▸ PROBLEM TO WORK ON: List every line below that contains the string "instances", copying each one in full.

-- Begin DATA FOR THIS EXERCISE --

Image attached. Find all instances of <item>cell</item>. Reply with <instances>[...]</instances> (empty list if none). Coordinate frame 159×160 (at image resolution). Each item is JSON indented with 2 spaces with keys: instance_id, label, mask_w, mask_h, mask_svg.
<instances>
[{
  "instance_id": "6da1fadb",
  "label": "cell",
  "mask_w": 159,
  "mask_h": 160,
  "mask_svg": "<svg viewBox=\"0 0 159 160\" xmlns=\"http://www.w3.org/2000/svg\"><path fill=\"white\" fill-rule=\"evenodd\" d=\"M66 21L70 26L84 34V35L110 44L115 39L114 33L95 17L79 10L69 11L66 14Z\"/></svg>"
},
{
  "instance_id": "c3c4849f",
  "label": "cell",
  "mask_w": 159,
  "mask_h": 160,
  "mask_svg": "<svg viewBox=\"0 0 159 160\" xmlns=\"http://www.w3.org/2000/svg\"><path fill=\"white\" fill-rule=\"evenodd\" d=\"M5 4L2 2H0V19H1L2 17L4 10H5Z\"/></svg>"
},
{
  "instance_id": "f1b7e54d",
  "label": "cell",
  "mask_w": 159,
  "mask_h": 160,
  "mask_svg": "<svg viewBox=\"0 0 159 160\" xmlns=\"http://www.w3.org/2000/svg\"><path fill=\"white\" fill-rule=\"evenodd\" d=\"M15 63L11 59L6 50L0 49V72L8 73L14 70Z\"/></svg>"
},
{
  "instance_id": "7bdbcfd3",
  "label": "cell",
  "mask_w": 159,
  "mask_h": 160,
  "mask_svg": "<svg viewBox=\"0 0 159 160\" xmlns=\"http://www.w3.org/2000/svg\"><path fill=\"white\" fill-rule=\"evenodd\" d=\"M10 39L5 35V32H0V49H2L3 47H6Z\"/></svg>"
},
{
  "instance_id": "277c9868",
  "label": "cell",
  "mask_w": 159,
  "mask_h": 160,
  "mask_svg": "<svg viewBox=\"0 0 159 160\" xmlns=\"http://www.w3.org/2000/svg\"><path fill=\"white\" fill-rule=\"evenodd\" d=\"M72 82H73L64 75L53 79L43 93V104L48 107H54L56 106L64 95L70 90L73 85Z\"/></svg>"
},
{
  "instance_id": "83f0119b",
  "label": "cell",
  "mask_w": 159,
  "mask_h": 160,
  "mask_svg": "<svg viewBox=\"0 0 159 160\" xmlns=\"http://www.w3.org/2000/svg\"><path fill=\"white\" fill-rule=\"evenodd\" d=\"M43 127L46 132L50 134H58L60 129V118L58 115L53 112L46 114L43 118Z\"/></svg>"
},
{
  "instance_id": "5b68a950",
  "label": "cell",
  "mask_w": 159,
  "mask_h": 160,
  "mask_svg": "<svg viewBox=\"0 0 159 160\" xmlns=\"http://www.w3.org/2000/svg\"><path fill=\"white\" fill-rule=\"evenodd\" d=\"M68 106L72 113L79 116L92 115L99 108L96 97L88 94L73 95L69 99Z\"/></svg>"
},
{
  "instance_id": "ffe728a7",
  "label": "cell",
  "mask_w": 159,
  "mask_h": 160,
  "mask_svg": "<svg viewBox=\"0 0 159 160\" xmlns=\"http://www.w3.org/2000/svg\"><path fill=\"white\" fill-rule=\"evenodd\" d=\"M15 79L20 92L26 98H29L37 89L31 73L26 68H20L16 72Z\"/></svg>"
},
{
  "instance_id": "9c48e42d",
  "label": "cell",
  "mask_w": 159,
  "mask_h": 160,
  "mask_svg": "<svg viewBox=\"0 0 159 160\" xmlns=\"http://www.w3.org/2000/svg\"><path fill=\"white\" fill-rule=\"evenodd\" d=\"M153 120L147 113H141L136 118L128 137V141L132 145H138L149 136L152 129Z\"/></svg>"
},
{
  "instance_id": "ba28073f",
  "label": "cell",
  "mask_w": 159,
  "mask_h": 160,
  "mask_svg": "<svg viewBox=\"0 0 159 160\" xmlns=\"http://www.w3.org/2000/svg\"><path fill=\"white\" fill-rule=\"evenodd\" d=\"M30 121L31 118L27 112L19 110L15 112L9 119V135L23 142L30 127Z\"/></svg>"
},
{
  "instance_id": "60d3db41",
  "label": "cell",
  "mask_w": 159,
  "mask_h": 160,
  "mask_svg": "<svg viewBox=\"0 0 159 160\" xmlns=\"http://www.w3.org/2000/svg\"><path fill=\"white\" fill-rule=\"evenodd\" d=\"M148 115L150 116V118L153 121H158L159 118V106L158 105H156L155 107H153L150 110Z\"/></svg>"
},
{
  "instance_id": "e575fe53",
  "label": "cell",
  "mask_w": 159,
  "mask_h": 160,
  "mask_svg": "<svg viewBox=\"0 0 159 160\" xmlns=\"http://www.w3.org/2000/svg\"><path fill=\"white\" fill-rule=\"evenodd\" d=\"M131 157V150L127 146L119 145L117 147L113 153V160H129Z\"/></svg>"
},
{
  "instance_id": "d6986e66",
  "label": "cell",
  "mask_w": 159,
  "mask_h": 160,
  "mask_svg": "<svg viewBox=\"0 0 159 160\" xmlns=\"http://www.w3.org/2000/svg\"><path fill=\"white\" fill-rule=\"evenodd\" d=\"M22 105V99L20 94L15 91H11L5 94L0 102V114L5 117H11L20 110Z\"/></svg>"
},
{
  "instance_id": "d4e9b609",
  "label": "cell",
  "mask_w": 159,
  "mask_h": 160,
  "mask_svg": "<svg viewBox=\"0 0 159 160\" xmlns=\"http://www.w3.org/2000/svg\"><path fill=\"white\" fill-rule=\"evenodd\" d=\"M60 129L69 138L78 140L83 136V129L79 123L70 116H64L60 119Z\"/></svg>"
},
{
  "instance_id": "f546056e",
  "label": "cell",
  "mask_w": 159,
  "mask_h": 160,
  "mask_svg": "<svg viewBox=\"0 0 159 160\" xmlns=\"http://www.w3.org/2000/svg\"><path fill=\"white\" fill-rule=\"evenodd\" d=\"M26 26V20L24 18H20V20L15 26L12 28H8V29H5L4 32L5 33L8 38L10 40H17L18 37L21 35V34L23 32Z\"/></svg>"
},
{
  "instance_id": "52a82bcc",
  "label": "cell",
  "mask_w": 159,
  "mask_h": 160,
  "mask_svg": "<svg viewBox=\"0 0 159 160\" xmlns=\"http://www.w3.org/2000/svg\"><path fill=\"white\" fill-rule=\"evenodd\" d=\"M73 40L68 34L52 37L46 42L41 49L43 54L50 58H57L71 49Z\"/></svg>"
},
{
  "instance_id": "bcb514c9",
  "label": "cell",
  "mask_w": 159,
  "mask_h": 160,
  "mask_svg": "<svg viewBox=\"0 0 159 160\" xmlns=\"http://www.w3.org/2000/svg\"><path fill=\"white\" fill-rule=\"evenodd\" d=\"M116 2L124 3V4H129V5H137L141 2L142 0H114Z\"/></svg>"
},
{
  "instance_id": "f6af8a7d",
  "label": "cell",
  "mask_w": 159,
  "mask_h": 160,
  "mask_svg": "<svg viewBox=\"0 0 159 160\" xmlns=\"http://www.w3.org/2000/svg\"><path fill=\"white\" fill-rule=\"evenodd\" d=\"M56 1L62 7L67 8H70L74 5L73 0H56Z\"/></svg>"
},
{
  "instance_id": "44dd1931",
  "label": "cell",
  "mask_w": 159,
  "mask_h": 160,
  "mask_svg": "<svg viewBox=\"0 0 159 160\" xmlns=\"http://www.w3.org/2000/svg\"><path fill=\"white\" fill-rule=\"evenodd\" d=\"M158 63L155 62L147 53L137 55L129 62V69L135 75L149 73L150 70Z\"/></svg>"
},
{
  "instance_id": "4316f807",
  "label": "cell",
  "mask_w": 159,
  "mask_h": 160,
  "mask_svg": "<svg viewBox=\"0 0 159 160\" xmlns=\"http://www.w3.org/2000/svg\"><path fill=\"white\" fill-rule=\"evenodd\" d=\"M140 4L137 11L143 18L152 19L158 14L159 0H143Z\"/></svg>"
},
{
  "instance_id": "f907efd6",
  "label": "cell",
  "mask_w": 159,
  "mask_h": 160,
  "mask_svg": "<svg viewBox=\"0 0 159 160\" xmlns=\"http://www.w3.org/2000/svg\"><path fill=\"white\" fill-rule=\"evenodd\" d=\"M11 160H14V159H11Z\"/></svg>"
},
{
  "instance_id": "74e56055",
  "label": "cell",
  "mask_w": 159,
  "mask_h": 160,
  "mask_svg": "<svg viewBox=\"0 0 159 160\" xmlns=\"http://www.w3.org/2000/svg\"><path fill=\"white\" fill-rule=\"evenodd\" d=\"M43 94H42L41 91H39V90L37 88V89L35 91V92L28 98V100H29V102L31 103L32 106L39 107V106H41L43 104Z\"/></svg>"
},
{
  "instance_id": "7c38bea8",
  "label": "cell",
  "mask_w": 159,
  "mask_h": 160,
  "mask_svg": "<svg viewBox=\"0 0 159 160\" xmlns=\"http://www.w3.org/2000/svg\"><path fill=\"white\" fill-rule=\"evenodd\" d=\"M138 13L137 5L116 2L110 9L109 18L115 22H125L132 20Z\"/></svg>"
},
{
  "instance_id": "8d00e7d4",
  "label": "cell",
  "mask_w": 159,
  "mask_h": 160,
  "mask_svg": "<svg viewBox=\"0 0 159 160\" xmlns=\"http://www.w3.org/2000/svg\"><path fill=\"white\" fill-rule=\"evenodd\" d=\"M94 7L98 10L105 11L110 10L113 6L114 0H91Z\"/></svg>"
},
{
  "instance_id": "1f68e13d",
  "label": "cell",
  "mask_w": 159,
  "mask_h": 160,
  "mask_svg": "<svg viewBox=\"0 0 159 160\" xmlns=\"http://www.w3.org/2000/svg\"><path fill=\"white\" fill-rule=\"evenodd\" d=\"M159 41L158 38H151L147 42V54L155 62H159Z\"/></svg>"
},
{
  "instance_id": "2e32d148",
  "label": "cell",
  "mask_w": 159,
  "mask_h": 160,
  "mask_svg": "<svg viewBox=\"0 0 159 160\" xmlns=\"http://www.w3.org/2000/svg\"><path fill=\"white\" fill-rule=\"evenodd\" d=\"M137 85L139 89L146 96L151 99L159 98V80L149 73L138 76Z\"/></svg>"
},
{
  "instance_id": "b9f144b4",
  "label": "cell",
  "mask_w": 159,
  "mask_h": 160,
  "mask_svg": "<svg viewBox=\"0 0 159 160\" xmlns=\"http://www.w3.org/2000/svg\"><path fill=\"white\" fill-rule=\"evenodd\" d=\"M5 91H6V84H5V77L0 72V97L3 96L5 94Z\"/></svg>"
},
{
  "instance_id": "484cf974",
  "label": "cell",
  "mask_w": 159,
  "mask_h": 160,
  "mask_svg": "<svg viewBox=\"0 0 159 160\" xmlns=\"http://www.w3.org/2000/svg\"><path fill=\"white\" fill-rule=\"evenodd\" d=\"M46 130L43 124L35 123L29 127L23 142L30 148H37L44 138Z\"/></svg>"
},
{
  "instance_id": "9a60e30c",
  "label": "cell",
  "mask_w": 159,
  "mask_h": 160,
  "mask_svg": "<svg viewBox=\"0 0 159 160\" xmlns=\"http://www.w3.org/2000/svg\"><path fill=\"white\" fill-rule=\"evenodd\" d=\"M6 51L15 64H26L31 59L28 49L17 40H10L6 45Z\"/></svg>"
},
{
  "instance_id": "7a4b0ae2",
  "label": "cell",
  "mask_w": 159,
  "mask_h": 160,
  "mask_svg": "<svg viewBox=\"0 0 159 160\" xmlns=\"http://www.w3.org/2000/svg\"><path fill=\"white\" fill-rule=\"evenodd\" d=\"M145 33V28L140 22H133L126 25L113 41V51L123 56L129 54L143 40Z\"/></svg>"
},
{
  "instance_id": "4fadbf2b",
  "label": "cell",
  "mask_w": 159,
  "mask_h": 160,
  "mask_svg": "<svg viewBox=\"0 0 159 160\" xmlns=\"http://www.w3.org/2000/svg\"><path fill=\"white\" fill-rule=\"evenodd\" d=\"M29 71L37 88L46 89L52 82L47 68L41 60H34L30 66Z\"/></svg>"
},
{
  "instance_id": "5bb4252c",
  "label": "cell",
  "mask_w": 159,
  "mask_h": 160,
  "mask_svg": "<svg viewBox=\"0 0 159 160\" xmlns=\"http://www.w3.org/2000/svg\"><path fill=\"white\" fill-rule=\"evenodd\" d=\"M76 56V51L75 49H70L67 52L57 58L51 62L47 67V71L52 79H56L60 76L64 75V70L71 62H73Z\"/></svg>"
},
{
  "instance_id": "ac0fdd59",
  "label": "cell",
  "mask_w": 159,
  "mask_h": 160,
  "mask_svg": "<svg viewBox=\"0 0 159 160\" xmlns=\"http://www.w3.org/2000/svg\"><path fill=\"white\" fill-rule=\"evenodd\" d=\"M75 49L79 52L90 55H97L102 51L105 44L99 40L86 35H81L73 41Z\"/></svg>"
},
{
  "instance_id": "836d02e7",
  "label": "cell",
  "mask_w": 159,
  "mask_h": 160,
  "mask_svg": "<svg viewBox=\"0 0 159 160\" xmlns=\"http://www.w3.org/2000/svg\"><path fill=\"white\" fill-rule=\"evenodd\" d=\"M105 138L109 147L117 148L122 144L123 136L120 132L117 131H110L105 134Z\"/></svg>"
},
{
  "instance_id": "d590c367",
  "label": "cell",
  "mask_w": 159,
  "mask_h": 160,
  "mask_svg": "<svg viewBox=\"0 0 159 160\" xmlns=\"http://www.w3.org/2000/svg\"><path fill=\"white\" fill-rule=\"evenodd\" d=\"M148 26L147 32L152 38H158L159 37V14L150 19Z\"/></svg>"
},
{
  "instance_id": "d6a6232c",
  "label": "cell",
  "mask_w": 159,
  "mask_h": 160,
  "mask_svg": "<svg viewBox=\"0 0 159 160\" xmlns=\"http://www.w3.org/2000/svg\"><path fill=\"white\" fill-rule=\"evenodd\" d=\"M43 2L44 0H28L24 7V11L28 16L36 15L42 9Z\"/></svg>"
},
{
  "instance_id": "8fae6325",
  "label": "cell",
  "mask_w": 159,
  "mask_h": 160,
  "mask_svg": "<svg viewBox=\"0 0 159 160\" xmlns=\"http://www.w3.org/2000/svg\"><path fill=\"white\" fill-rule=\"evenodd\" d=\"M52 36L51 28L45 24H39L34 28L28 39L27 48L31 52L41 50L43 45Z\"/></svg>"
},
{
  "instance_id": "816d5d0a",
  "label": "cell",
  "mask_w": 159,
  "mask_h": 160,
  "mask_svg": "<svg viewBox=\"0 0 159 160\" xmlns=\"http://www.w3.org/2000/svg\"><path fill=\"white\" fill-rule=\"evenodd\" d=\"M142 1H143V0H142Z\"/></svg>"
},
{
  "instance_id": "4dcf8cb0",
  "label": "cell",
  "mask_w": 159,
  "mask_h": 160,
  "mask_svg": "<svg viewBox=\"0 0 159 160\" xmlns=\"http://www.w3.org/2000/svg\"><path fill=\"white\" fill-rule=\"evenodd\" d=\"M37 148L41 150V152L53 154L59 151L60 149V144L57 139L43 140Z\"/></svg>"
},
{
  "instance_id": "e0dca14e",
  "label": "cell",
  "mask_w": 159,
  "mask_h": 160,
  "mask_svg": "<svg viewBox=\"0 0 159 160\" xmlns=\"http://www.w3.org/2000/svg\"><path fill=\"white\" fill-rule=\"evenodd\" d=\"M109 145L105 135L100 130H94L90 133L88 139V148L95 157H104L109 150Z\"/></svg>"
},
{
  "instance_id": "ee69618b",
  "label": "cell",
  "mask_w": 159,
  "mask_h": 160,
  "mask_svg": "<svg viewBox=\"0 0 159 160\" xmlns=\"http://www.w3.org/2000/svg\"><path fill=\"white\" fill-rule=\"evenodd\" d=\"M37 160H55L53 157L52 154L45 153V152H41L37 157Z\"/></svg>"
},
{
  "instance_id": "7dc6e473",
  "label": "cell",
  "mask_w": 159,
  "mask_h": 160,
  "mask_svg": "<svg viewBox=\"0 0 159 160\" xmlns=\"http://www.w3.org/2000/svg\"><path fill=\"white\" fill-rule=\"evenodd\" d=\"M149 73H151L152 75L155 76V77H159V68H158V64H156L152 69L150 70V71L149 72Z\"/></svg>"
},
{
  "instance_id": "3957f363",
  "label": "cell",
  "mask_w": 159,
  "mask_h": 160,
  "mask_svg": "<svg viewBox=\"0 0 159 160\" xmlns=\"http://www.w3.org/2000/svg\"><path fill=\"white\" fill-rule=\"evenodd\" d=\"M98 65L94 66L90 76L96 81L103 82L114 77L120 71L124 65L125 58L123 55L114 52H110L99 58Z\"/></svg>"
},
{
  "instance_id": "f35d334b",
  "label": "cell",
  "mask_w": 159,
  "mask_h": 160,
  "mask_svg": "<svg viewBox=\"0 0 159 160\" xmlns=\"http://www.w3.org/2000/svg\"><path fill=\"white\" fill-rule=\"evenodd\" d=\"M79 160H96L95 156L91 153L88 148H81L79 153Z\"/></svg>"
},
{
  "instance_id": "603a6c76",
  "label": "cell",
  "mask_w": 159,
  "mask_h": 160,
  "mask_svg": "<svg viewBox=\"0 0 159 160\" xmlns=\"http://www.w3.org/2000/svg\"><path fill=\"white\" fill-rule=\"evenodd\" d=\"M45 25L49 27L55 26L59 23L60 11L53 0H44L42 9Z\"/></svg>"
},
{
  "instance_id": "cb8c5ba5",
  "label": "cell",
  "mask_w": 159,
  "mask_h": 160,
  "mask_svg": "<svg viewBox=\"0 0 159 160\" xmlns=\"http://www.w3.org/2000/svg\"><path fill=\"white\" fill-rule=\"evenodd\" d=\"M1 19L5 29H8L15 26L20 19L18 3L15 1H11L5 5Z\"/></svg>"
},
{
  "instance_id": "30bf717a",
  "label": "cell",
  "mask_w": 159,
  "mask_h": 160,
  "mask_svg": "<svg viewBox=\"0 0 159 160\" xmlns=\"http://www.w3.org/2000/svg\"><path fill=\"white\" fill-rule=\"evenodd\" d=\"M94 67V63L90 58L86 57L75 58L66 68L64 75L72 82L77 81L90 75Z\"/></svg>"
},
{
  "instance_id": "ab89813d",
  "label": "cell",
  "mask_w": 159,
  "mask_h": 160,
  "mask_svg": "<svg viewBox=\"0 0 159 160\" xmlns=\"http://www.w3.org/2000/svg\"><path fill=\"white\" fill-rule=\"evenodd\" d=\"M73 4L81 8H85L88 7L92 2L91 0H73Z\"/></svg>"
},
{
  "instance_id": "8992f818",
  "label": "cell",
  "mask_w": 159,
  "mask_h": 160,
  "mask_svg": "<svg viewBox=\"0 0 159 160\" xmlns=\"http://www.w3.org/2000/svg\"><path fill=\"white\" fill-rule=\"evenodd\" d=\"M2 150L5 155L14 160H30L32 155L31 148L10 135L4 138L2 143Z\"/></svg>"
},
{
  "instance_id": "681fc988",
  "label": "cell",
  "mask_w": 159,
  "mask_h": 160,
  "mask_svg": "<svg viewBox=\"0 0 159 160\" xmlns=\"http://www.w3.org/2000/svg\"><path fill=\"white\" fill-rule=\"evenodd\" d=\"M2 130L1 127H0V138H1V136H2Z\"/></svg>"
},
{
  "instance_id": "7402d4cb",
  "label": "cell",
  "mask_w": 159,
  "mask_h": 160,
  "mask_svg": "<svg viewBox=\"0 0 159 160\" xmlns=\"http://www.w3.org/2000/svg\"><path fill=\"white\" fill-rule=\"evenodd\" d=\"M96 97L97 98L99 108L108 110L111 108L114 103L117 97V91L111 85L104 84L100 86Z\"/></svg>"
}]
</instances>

-- End DATA FOR THIS EXERCISE --

▸ CORRECT OUTPUT:
Image attached. Find all instances of <item>cell</item>. Reply with <instances>[...]</instances> (empty list if none). Coordinate frame 159×160 (at image resolution). Each item is JSON indented with 2 spaces with keys: instance_id, label, mask_w, mask_h, mask_svg.
<instances>
</instances>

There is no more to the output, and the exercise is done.